▶ [WHAT TO PRODUCE] Reformat the data below as a Markdown table with the columns "Row" and "Text", one numbered row per line and no rows for blank lines.

▶ [INPUT DATA]
-*-*-

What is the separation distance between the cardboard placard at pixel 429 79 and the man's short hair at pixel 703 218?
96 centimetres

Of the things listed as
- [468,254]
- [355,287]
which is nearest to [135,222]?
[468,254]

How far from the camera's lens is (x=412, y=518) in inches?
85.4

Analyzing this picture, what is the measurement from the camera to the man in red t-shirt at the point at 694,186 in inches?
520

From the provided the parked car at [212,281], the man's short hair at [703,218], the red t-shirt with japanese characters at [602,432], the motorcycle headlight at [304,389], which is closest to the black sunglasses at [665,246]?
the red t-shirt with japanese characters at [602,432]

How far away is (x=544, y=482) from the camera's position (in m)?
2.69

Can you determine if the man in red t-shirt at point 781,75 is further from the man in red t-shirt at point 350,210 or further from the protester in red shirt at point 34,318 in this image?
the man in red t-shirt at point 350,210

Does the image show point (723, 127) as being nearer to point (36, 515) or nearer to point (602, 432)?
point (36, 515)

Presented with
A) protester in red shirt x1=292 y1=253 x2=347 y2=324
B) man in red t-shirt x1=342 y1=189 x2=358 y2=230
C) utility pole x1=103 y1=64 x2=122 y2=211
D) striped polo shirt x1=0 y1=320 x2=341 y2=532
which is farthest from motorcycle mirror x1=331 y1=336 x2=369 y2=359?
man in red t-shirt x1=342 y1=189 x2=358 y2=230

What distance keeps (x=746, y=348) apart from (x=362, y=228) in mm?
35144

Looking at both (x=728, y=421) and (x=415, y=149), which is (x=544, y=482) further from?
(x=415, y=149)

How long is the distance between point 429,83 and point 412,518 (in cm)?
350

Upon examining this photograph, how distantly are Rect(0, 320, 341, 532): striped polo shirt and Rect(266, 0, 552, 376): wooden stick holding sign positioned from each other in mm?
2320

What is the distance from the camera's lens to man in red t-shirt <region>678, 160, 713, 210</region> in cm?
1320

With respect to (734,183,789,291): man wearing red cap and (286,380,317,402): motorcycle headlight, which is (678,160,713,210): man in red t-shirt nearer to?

-*-*-

▶ [ANSWER TO THE EXERCISE]
| Row | Text |
|---|---|
| 1 | What is the separation distance between the cardboard placard at pixel 429 79 and the man's short hair at pixel 703 218? |
| 2 | 96 centimetres |
| 3 | Of the things listed as |
| 4 | - [468,254] |
| 5 | - [355,287] |
| 6 | which is nearest to [135,222]? |
| 7 | [468,254] |
| 8 | How far from the camera's lens is (x=412, y=518) in inches? |
| 9 | 85.4 |
| 10 | Analyzing this picture, what is the measurement from the camera to the man in red t-shirt at the point at 694,186 in inches? |
| 11 | 520 |
| 12 | From the provided the parked car at [212,281], the man's short hair at [703,218], the red t-shirt with japanese characters at [602,432], the motorcycle headlight at [304,389], which is closest to the black sunglasses at [665,246]? |
| 13 | the red t-shirt with japanese characters at [602,432] |
| 14 | How far away is (x=544, y=482) from the camera's position (in m)? |
| 15 | 2.69 |
| 16 | Can you determine if the man in red t-shirt at point 781,75 is further from the man in red t-shirt at point 350,210 or further from the protester in red shirt at point 34,318 in this image? |
| 17 | the man in red t-shirt at point 350,210 |
| 18 | Does the image show point (723, 127) as being nearer to point (36, 515) or nearer to point (602, 432)? |
| 19 | point (36, 515) |
| 20 | Presented with |
| 21 | A) protester in red shirt x1=292 y1=253 x2=347 y2=324 |
| 22 | B) man in red t-shirt x1=342 y1=189 x2=358 y2=230 |
| 23 | C) utility pole x1=103 y1=64 x2=122 y2=211 |
| 24 | D) striped polo shirt x1=0 y1=320 x2=341 y2=532 |
| 25 | which is farthest from motorcycle mirror x1=331 y1=336 x2=369 y2=359? |
| 26 | man in red t-shirt x1=342 y1=189 x2=358 y2=230 |
| 27 | What distance keeps (x=746, y=348) apart from (x=362, y=228) in mm? |
| 28 | 35144 |
| 29 | Looking at both (x=728, y=421) and (x=415, y=149), which is (x=544, y=482) further from? |
| 30 | (x=415, y=149) |
| 31 | How long is the distance between point 429,83 and point 412,518 (in cm)? |
| 32 | 350 |
| 33 | Upon examining this photograph, how distantly are Rect(0, 320, 341, 532): striped polo shirt and Rect(266, 0, 552, 376): wooden stick holding sign positioned from each other in mm? |
| 34 | 2320 |
| 35 | What is the distance from the camera's lens to man in red t-shirt <region>678, 160, 713, 210</region> in cm? |
| 36 | 1320 |
| 37 | With respect to (734,183,789,291): man wearing red cap and (286,380,317,402): motorcycle headlight, which is (678,160,713,210): man in red t-shirt nearer to? |